The Murray Monument and the bust of Kenneth Murray.
The Murray Monument was erected, in 1879 at the cost of £700 (collected by public subscription), to the memory of Kenneth Murray of Geanies who had been a very popular Provost of Tain. Among other deeds, he helped finance the restoration of the stonework of the old collegiate church in 1870. The monument stands in the High Street overlooking what is now the Rose Garden but was formerly the grounds of Commercial Bank of which he had been an agent. It is of Gothic design. Its spire, pinnacles and gables are decorated with crockets and finials. The marble bust under the central arch was sculpted by T S Burnett, a young Edinburgh sculptor.
The Rickety Steps
The rickety steps are situated off Ankerville Street just a little way beyond Knockbreck Street and link Ankerville Street to the Kirksheaf Road. The actual steps negotiate the steep raised beach scarp giving way about threequarters way down to a gravel path once the slope slackens off.
A small wooded section of the raised beach cliff on the south side of the Inver/Portmahomack road, where it crosses the slope diagonally on its way down onto the Fendom , is known locally as the Woody Braes although it is shown on an old six inch map as the Little Wood. It is a mixed wood of chestnut, fir, sycamore, lime and beech and the ground is covered with bluebells and primroses in spring. In the past, when children still went out to play, it was a favourite haunt of youngsters for gathering wild flowers and chestnuts and there would always be one or two ropes hanging from branches of the larger trees.
The Woody Braes from Kirksheaf Road.
Quebec Bridge probably took its name from Quebec Cottage located nearby. This cottage was built by a person with the surname Hogg on his return from Canada having fought at the Battle of Quebec. Hogg seems to have come originally from somewhere on the Moray Firth coast. It is not clear why he decided to settle here but he was supposed to have brought a hoard of coins with him from Canada. When he died it was believed that the residue of this “fortune” was hidden somewhere in or around the cottage but has never been found. One legacy he definitely left behind was the name “Quebec” which remains not only in the bridge and the cottage but in Quebec Avenue which lies off Scotsburn Road which led directly to Quebec Bridge before the by-pass was built splitting Scotsburn Road into two sections.

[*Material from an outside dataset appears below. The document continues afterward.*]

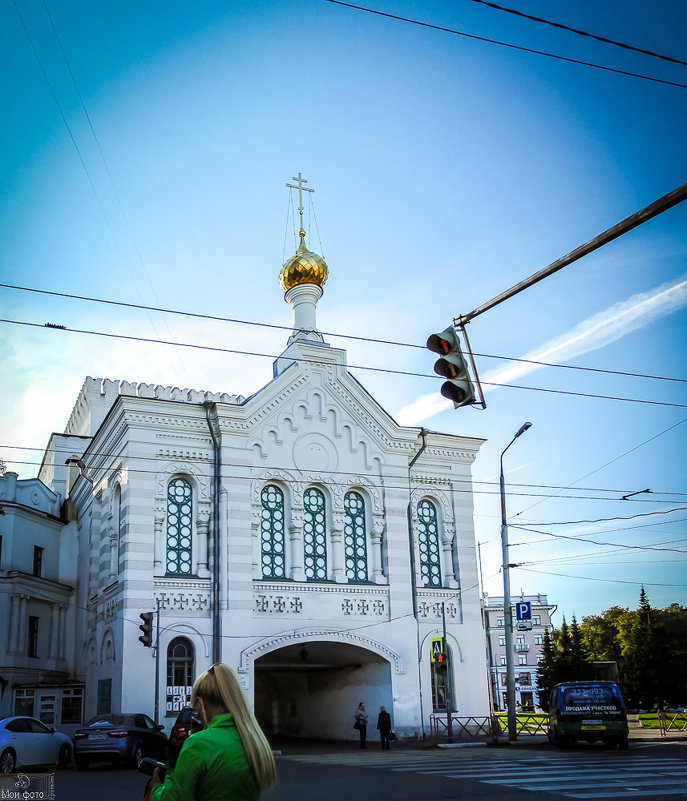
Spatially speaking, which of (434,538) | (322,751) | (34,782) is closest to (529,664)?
(434,538)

[Information supplied by Ken Mackay, the present owner of Quebec Cottage, June 2001.]
Quebec Bridge c.1920
Bank House, Tower Street
Bank House is a category B listed two-storey building dating from 1845. The architect, George Angus, constructed it of ashlar sandstone under a pitched and slated roof. It has fine features: moulded architraved windows, deep moulding eaves, cornices, string coursing and a classical pilastered entrance doorway to the front elevation. Internally, the rooms have ornamental moulded ceiling cornices in the main reception rooms, panelled doors with moulded surrounds, deep wall skirtings and shuttered windows.
The property was originally constructed for the British Linen Company (founded 1746) who were active in Tain from the time of their incorporation. In 1969 the British Linen Bank was taken over by the Bank of Scotland who subsequently relocated their Tain branch from the High Street to the Tower Street property. In 1995 the house was sold to Mr Derek Louden, with the Bank of Scotland continuing to operate a branch on the Tower Street site from an adjoining banking hall.